The 10 Principles of Crime Prevention

These principles will help you reduce the chance of crime occurring at your house, work, or business. These principles can be used to help individuals, communities and partners implement them. They also serve as a checklist to help you determine what actions you might be able to take to address your particular situation. You don’t have to use all 10 Principles at the same time. Sometimes, one Principle may prove more helpful than another.

The best way to approach crime prevention when you want to increase security in your home or business is to think of your home and premises as if it were a Manatee County arrests. Prioritize the areas that need improvement. Before you make any improvements, contact our Crime Prevention Officers. They will help you ensure you are using the most effective approach for your particular circumstances.

These are the 10 Principles of Crime Prevention:

1. Target Hardening

It makes it harder for an offender to access your property.

  • Upgrade your locks on doors, windows and sheds
  • Fitting sash jammers for doors and windows that are vulnerable
  • Secure passwords are essential to protect your online account from being hacked by Polk County mugshots

2. Target Removal

Assure that potential targets are out of sight.

  • You should not leave items visible through your windows, i.e. laptops, phones, keys, bags
  • If you own a vehicle, put it in the garage. Don’t leave valuables out.
  • Be careful about what you post online, as it could be used to locate or identify you offline.

 

3. Reduce the Means

Removing objects that could help you commit an offense.

  • Don’t leave tools or ladders out in the garden. Clear away any rubble/bricks
  • Keep wheelie bins away from children as they could be used to transport items or aid in climbing.
  • Make sure bricks and rubble have been cleared away.

4. Reduce the payoff

Reduce the amount of profit that the offender can make from the offence

  • Secure your property
  • You should mark your property so that thieves don’t want to steal it.
  • Do not buy property that you suspect is stolen.

5. Access Control

Consider measures that control access to a place, person, or object.

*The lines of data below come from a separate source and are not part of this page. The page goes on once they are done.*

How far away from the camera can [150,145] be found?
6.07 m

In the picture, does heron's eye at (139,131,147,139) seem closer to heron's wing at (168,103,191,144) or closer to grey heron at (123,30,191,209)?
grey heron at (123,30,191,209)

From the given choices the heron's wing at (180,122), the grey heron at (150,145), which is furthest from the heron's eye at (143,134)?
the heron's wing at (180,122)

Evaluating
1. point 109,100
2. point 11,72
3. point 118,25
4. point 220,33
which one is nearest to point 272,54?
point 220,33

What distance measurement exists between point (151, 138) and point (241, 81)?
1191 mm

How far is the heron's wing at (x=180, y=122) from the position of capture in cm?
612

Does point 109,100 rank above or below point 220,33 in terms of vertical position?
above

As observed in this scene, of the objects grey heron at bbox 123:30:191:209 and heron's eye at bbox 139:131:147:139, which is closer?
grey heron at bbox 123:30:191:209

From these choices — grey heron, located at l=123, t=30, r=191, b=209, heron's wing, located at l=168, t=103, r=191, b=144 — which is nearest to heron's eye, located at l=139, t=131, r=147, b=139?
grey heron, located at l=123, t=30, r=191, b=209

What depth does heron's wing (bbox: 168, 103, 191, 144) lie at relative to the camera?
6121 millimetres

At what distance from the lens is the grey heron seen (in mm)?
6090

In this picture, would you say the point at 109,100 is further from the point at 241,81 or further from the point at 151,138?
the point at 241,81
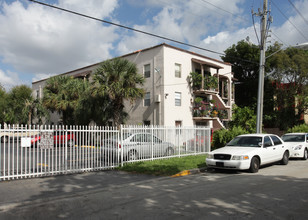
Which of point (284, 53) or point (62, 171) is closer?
point (62, 171)

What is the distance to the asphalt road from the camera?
18.9ft

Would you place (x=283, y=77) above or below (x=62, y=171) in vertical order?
above

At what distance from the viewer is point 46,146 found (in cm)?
970

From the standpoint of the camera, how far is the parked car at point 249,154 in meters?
10.7

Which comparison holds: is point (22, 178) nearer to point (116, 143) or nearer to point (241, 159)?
point (116, 143)

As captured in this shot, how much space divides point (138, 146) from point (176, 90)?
41.4ft

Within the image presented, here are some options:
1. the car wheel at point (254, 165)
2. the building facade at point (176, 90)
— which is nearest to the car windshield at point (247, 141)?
the car wheel at point (254, 165)

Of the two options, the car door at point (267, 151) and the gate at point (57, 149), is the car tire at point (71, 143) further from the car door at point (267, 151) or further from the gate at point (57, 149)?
the car door at point (267, 151)

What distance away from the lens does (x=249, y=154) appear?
10797 mm

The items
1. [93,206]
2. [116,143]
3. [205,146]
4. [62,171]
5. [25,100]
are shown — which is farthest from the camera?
[25,100]

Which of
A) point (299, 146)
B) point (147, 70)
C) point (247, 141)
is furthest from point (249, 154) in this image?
point (147, 70)

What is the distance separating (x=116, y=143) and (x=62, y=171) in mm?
2511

  • You should lock your windows and doors to your home and vehicle.
  • Make sure that fences, hedges, walls, and other boundary treatments remain in good condition.
  • Installing a security system at a commercial location (entry barriers security guards ID cards).

6. Surveillance

To deter Orange County mugshots, improve surveillance at homes, businesses, and public places.

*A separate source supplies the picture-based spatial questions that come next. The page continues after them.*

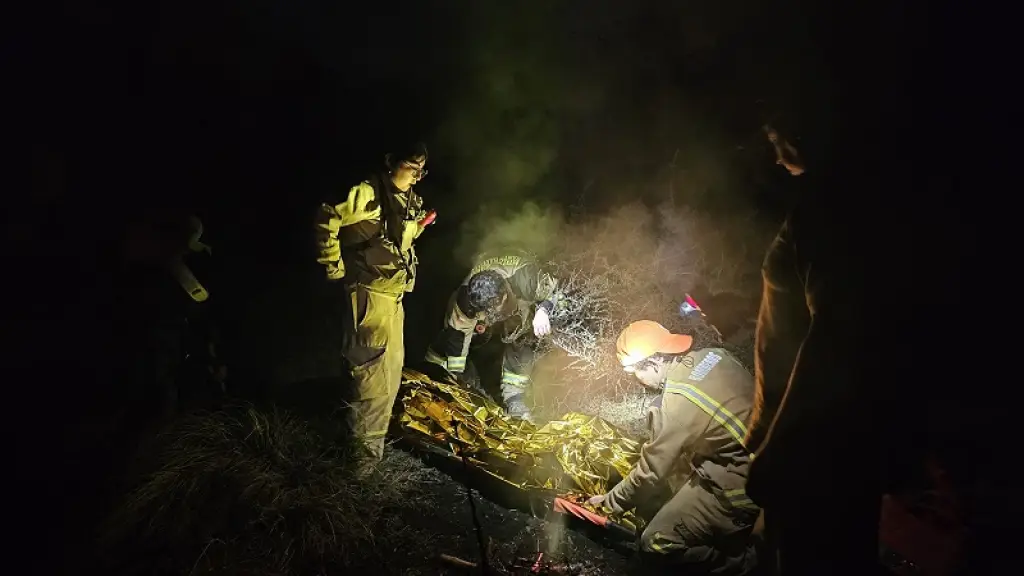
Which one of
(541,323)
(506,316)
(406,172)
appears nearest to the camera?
(406,172)

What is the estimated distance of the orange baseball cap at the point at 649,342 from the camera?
4133 mm

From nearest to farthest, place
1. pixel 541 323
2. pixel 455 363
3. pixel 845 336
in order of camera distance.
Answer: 1. pixel 845 336
2. pixel 541 323
3. pixel 455 363

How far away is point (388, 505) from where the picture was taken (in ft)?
14.9

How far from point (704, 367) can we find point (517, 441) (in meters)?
2.09

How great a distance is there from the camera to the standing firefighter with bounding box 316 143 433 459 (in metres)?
4.58

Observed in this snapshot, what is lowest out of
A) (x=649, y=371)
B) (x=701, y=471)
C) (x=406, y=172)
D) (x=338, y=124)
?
(x=701, y=471)

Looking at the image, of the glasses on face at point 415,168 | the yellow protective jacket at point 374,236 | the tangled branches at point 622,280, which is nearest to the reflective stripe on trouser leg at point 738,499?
the tangled branches at point 622,280

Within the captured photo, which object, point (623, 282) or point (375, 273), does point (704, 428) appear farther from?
point (623, 282)

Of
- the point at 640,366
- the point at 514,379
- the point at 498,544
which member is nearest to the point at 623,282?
the point at 514,379

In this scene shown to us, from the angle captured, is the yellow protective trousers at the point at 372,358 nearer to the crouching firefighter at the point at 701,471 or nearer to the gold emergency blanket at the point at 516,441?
the gold emergency blanket at the point at 516,441

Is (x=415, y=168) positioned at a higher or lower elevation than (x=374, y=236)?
higher

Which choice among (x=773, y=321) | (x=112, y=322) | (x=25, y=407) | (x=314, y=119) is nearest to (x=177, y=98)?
(x=314, y=119)

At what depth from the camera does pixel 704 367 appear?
3.90 m

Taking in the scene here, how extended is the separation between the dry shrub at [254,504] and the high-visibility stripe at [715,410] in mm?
2477
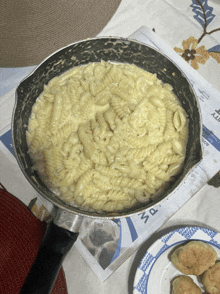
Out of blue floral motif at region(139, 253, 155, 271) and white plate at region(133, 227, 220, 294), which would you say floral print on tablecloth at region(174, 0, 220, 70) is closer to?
white plate at region(133, 227, 220, 294)

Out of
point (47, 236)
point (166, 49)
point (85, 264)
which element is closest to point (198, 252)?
point (85, 264)

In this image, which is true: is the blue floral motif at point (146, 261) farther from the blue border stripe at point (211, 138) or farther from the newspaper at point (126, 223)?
the blue border stripe at point (211, 138)

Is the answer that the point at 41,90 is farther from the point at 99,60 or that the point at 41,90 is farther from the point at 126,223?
the point at 126,223

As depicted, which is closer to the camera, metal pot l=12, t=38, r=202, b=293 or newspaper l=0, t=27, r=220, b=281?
metal pot l=12, t=38, r=202, b=293

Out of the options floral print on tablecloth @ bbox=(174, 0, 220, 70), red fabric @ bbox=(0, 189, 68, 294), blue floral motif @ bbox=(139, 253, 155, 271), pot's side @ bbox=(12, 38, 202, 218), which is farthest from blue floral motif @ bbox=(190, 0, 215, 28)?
red fabric @ bbox=(0, 189, 68, 294)

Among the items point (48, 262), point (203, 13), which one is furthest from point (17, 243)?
point (203, 13)
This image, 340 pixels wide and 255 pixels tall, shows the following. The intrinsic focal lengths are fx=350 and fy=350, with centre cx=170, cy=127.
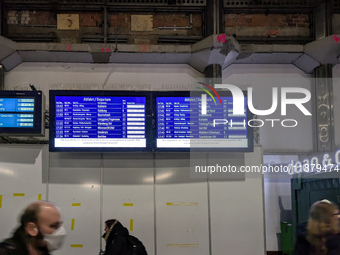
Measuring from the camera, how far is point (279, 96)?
7035 millimetres

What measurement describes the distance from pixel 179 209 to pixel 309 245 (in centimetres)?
286

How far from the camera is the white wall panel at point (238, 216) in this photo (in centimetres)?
532

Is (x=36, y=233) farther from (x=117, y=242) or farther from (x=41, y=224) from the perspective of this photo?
(x=117, y=242)

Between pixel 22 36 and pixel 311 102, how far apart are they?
5.83 meters

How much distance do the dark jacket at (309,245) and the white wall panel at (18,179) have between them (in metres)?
3.90

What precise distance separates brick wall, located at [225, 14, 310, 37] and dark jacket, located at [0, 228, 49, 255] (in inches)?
232

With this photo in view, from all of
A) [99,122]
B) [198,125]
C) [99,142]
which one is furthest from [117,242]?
[198,125]

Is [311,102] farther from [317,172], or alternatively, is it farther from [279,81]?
[317,172]

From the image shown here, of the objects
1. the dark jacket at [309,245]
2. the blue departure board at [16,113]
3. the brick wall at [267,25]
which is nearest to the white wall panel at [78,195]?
the blue departure board at [16,113]

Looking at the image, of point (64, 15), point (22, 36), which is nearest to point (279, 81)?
point (64, 15)

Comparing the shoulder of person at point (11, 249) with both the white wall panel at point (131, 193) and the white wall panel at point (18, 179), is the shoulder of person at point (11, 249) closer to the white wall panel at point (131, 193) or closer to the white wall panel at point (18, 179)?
the white wall panel at point (131, 193)

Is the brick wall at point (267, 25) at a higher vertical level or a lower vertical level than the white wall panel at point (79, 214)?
higher

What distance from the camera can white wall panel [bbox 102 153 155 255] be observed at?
533 cm

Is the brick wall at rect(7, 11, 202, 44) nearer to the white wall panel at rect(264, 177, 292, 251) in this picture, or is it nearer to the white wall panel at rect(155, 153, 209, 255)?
the white wall panel at rect(155, 153, 209, 255)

  • Remove high hedges or fences that are blocking your front door from an intruder’s view.
  • You might consider adding CCTV to a commercial or public site.
  • In your neighborhood, establish a Neighbourhood Monitoring Scheme

7. Environmental Change

Take care of your community and property.

  • Ensure that graffiti and commercial/domestic waste are removed
  • Fly-tipping and broken street lights should be reported to the appropriate authority
  • Collaborating with the police to close a footpath

8. Rule Setting

Set rules and place signage at the right places to change our behavior.

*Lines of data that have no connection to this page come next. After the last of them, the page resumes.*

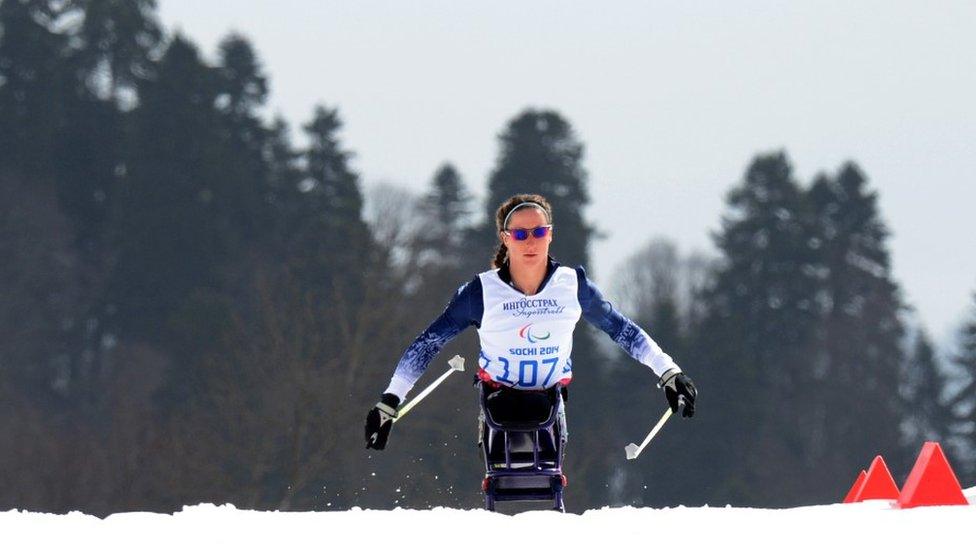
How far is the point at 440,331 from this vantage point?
9039 mm

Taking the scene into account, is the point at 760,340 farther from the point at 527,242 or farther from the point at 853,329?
the point at 527,242

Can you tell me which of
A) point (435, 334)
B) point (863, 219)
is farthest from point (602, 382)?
point (435, 334)

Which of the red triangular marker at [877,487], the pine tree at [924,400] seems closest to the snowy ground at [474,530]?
the red triangular marker at [877,487]

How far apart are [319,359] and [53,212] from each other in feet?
134

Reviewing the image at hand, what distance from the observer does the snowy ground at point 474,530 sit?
21.2 ft

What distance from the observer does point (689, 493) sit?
267ft

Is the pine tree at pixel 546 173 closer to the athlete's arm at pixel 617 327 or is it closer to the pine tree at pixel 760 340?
the pine tree at pixel 760 340

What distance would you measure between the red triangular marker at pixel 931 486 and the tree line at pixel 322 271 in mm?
55192

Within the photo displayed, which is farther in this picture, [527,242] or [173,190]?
[173,190]

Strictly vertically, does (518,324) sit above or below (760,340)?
below

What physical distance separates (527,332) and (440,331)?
48 cm

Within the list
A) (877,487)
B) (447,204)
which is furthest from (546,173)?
(877,487)

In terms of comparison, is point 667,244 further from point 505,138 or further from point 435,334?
point 435,334

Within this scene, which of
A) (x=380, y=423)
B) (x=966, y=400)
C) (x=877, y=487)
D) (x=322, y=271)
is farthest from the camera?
(x=966, y=400)
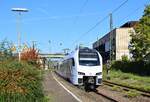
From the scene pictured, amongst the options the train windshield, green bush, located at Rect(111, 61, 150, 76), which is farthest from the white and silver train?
green bush, located at Rect(111, 61, 150, 76)

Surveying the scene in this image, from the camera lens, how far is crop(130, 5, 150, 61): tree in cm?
6787

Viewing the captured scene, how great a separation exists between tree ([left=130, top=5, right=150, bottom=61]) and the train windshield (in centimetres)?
3336

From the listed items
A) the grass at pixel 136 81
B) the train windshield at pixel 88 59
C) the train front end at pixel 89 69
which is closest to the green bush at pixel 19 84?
the train front end at pixel 89 69

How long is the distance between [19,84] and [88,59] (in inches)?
763

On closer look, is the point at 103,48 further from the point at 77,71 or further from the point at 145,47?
the point at 77,71

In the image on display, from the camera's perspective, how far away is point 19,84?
1555 centimetres

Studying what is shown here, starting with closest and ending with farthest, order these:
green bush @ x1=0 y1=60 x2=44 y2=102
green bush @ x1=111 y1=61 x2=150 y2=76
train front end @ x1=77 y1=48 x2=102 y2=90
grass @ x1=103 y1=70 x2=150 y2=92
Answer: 1. green bush @ x1=0 y1=60 x2=44 y2=102
2. train front end @ x1=77 y1=48 x2=102 y2=90
3. grass @ x1=103 y1=70 x2=150 y2=92
4. green bush @ x1=111 y1=61 x2=150 y2=76

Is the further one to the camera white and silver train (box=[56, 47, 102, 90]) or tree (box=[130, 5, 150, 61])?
tree (box=[130, 5, 150, 61])

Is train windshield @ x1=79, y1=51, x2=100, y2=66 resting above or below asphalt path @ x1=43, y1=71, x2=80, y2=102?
above

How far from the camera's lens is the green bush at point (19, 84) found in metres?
15.2

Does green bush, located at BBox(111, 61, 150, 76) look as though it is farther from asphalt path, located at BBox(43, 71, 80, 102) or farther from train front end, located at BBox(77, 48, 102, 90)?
asphalt path, located at BBox(43, 71, 80, 102)

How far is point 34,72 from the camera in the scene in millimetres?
16484

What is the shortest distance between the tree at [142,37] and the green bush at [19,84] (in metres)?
52.5

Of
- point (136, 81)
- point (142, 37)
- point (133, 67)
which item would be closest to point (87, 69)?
point (136, 81)
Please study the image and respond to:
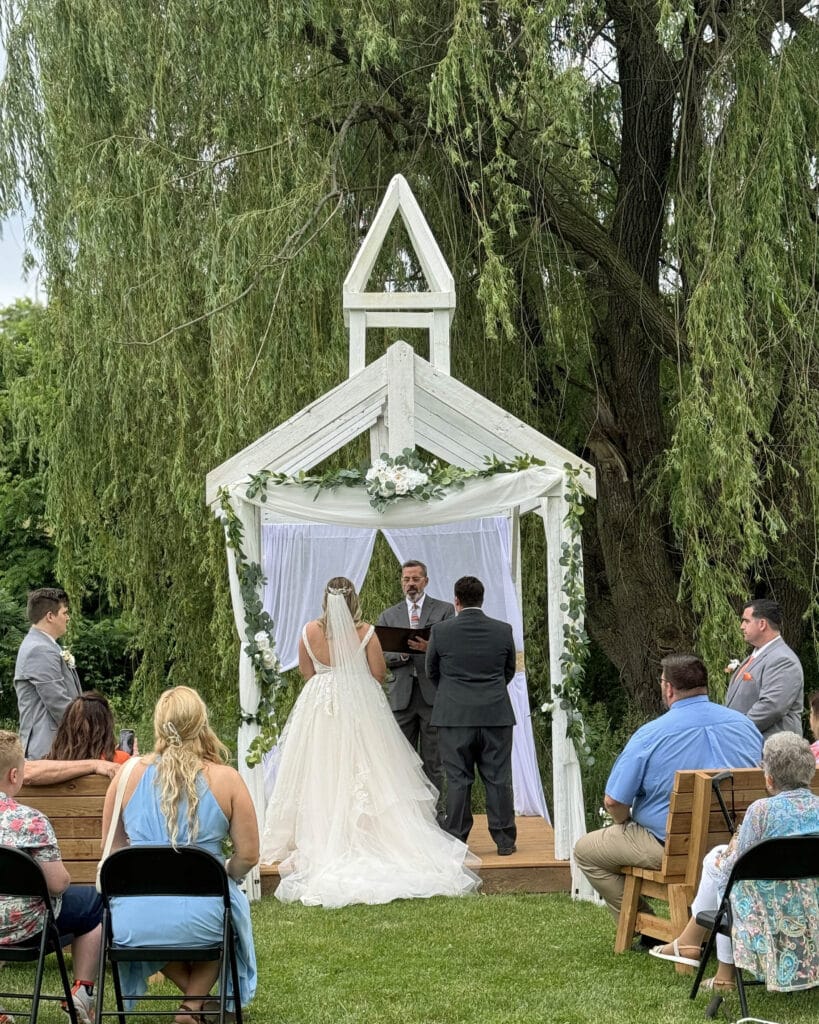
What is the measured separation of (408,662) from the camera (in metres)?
8.56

  • Establish a rule that only the last person in or out should lock the door.
  • Notifying visitors to commercial sites that upon arrival they must report to reception
  • Notifying users that a site is closed at specific times.

9. Increase your chances of being caught

To prevent crime from happening, it is important to increase the chance that an offender will get caught.

  • Use dusk-to-dawn security lighting is installed and in good working order
  • Use high quality alarm and/or CCTV systems, particularly on commercial properties and public places
  • Increasing security will delay an offender and mean they must spend more time in order to gain access.

10. Deflecting Offenders

To deter an offender or to deflect their intentions.

  • Timer switches can be used to make your home look occupied, even if it is empty after dark hours.
  • Youth diversionary programs for youth in partnership with partner agencies
  • Referring drug rehabilitation program offenders.